Render the following material again verbatim, leaving nothing out.

══════════════════════════════

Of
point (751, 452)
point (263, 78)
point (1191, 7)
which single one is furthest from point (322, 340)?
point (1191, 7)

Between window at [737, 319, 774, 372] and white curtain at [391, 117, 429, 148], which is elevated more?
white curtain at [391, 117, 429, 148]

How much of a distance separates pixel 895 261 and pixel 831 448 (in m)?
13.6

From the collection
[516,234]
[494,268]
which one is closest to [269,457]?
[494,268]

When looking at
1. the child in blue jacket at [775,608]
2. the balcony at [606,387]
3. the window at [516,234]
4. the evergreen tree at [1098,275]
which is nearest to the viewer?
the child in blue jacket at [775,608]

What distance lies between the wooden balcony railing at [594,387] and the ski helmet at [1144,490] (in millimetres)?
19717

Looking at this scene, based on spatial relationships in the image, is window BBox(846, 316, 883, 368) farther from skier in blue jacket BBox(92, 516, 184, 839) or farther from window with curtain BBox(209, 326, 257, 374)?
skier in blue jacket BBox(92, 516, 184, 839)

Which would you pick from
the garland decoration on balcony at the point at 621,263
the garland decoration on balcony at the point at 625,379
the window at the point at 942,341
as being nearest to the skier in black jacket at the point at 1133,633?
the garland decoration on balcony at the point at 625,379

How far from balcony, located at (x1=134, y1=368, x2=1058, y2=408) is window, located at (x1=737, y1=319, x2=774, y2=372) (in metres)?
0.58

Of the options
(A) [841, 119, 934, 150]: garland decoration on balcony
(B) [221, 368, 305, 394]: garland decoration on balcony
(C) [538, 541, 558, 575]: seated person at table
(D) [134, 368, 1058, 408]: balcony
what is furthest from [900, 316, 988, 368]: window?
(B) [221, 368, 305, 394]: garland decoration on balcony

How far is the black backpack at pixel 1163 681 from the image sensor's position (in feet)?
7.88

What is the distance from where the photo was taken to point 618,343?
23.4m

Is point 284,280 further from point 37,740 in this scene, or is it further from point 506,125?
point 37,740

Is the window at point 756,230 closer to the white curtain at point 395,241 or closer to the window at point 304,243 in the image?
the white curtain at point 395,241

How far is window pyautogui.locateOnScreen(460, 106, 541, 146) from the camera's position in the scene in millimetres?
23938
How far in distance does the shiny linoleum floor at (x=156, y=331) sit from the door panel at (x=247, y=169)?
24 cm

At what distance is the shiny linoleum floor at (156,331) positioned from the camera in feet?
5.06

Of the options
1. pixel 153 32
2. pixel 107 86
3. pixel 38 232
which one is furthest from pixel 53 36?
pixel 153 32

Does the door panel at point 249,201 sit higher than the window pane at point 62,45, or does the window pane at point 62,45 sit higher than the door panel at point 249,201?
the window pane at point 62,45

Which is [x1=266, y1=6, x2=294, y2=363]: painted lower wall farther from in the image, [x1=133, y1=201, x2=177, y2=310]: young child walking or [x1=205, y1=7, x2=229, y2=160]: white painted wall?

══════════════════════════════

• [Complete output]
Of
point (751, 452)
point (263, 78)
point (1191, 7)
which single one is furthest from point (322, 340)?
point (1191, 7)

Between window at [737, 319, 774, 372] and white curtain at [391, 117, 429, 148], which is elevated more?
white curtain at [391, 117, 429, 148]

How much of a distance separates pixel 895 261 and pixel 831 448 (in m)?
13.6

From the collection
[516,234]
[494,268]
which one is closest to [269,457]?
[494,268]

When looking at
1. the child in blue jacket at [775,608]
2. the balcony at [606,387]
3. the window at [516,234]
4. the evergreen tree at [1098,275]
which is nearest to the viewer?
the child in blue jacket at [775,608]

What distance lies between the wooden balcony railing at [594,387] and the ski helmet at [1144,490] (in millimetres)?
19717

Looking at this scene, based on spatial relationships in the image, is window BBox(846, 316, 883, 368) farther from skier in blue jacket BBox(92, 516, 184, 839) or farther from window with curtain BBox(209, 326, 257, 374)?
skier in blue jacket BBox(92, 516, 184, 839)

Which would you pick from
the garland decoration on balcony at the point at 621,263
the garland decoration on balcony at the point at 625,379
the window at the point at 942,341
as being nearest to the skier in black jacket at the point at 1133,633?
the garland decoration on balcony at the point at 625,379

How far from balcony, located at (x1=134, y1=368, x2=1058, y2=408) is window, located at (x1=737, y1=319, x2=774, y2=372) (in metres)?
0.58

Of the options
(A) [841, 119, 934, 150]: garland decoration on balcony
(B) [221, 368, 305, 394]: garland decoration on balcony
(C) [538, 541, 558, 575]: seated person at table
(D) [134, 368, 1058, 408]: balcony
what is furthest from [900, 316, 988, 368]: window?
(B) [221, 368, 305, 394]: garland decoration on balcony

How far is the black backpack at pixel 1163 681 from the image sensor's position (in feet)?
7.88

What is the distance from where the photo was taken to point 618,343?
23.4m

Is point 284,280 further from point 37,740 in this scene, or is it further from point 506,125?
point 37,740

Is the window at point 756,230 closer to the white curtain at point 395,241 or closer to the window at point 304,243 in the image?
the white curtain at point 395,241

How far is window pyautogui.locateOnScreen(460, 106, 541, 146) from the camera's position in the scene in millimetres?
23938
How far in distance does the shiny linoleum floor at (x=156, y=331) sit from the door panel at (x=247, y=169)?
24 cm

At what distance is the shiny linoleum floor at (156,331) positioned from the camera in feet?
5.06

Of the options
1. pixel 153 32
2. pixel 107 86
3. pixel 38 232
which one is furthest from pixel 53 36?
pixel 153 32

Does the door panel at point 249,201 sit higher than the window pane at point 62,45, or does the window pane at point 62,45 sit higher than the door panel at point 249,201?
the window pane at point 62,45

Which is [x1=266, y1=6, x2=294, y2=363]: painted lower wall farther from in the image, [x1=133, y1=201, x2=177, y2=310]: young child walking or [x1=205, y1=7, x2=229, y2=160]: white painted wall?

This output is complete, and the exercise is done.